In sixth grade, one of E's units was volleyball. I assumed the teacher would ask E to serve the net with a beach ball or the equivalent. The teacher, apparently unable to see past the double class she was teaching to think creatively about how E might be included in play, determined E should sit out instead. I found out about this decision after the fact. Um, no.

Enter the high school at Monday's meeting. Turns out, they offer an adaptive PE class. We lobbied without success for the middle school to put one of these in place. The school thought it was doing an adequate job without one. The opinion of a former PE teacher of E's: modifying the game so E can play would mean impinging on the rights of the other children. Excuse me? P physically held me down in my seat to keep me from launching myself at the teacher.

The ADA laws were made for ignorant people like that. Seems to me the values she's instilling in her young charges have more to do with winning than about teamwork and opportunity and honoring differently abled peers.

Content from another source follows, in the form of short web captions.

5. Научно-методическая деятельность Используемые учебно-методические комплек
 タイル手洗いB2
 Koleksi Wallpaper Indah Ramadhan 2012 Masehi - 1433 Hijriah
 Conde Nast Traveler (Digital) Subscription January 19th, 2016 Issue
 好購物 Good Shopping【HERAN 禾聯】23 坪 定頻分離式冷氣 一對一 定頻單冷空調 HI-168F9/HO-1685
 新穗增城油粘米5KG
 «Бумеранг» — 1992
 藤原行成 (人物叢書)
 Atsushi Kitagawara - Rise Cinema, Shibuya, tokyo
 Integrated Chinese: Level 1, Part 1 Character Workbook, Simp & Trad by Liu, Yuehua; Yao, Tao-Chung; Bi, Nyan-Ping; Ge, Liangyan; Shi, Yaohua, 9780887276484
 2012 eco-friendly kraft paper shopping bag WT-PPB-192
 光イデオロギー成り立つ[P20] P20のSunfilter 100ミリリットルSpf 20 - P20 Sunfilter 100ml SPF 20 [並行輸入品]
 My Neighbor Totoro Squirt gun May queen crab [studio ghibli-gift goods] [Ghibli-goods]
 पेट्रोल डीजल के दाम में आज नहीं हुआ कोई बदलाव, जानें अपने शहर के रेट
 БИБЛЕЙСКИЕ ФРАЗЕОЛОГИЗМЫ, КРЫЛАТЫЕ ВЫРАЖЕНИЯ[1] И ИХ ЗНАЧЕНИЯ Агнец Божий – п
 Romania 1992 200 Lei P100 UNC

Learning that the high school has a PE class dedicated to adapting activities as needed only added to my opinion of the team in charge there. I like the talk. I want to believe it. After years of bird dogging E's and S's various IEP teams, I'm left with hope. Hope that finally, we've found a team we can trust.

I can taste the possibilities. Trust in the team, means less meetings, less micro-managing. An opportunity to redirect my time and energy, and pursue my true passion: Writing.

Summer school for E will prove whether or not the talk is only talk. *crosses fingers and toes* Here's hoping the high school team makes good on its promises.

Edited: 12:42 p.m.

1 comment:

Lisa Romeo said...

This is my first spring that I do not have to: research, make lists, hire a consultant, pester, badger, hound, plead, cajole, beg, and otherwise deal with the IEP process. After 8 years, my son had a 504 now and it's actually worked out great.
One thing I will always remember about IEPs is that the process is exhausting, and the real work goes on all year and that the advocacy buck stops here. Good luck.